WORK TO COMPLETE
[1] In the text on Java string operations, what time complexity results from concatenating n strings with the + operator?
[2] Write the next part of the text on common Java string operations, starting after its final sentence.

TEXT SHOWN
========
Common String Operations in Java

# Common String Operations in Java

### Introduction

Simply put, a String is used to store text, i.e. a sequence of characters. Java's most used class is the String class, without a doubt, and with such high usage, it's mandatory for Java developers to be thoroughly acquainted with the class and its common operations.

### String

There's a lot to say about Strings, from the ways you can initialize them to the String Literal Pool, however in this article we'll focus on common operations, rather than the class itself.

Although, if you'd like to read more about various ways of creating strings in Java you should check out String vs StringBuilder vs StringBuffer.

Here, we're assuming that you're familiar with the fact that Strings are immutable, as it's a very important thing to know before handling them. If not, refer to the previously linked article where it's explained in detail.

The String class comes with many helper methods that help us process our textual data:

### String Concatenation

Before we begin using any of these methods on strings, we should take a look at String concatenation as it's a fairly common thing to do. Let's start with the + operator. The String class overloads that operator and it is used to concatenate two strings:

String aplusb = "a" + "b";

// The operands can be String object reference variables as well
String a = "a";
String b = "b";
aplusb = a + b;


The + operator is very slow. String objects are immutable, so every time we wish to concatenate n strings Java has to copy the characters from all strings into a new String object. This gives us quadratic (O(n^2)) complexity.
========
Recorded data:
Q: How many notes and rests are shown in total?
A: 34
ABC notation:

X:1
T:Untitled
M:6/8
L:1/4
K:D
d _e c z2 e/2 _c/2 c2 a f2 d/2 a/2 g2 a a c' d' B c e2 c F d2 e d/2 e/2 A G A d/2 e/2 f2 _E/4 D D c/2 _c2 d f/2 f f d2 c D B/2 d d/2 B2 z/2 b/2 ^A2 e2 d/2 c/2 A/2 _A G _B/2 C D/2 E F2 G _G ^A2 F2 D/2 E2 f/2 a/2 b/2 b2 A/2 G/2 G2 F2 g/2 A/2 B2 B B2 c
========
REPLIES
[1] Quadratic complexity, O(n^2).

[2]
This isn't a problem with small strings, or when we're concatenating just several strings at the same time (String abcd = "a" + "b" + "c" + "d";). Java automatically uses StringBuilder for concatenating several strings at once, so the source of the performance loss is concatenating in loops. Usually, for something like that, we'd use the aforementioned StringBuilder class.

It works like a mutable String object. It bypasses all the copying in string concatenation and gives us linear (O(n)) complexity.

int n = 1000;

// Not a good idea! Gives the right result, but performs poorly.
String result = "";
for (int i = 0; i < n; i++) {
result += Integer.valueOf(i);
}

// Better, performance-friendly version.
StringBuilder sb = new StringBuilder("");
for (int i = 0; i < n; i++) {
sb.append(i);
}


We can also concatenate using the concat() method:

String str1 = "Hello";
System.out.println(str1.concat("World"));


Output:

Hello World


Note: When using String concatenation with other data types, they implicitly get converted to their string representation:

System.out.println("2 = " + 2);


This gives the expected output "2 = 2".

System.out.println("2 = " + 1 + 1);


In regular circumstances, 1+1 would be evaluated first as Java deals with operations from right to left. However, this time, it won't - the output is "2 = 11". This is because of something called "operator precedence".

Essentially when two or more "+" operators are encountered (with no other operators present, nor parentheses) Java will start with the leftmost "+" operator and continue from there. If we wanted the output to be "2 = 2" again, we'd need to add parentheses in the appropriate place.

System.out.println("2 = " + (1 + 1));


On the other hand, if we try to use the concat() method with a different data type:

String str1 = "Hello";
System.out.println(str1.concat(53));


We'd be greeted with an exception:

incompatible types: int cannot be converted to String


When using the + operand, Java automatically converts the data type into a String, whereas when using the method concat(), it doesn't.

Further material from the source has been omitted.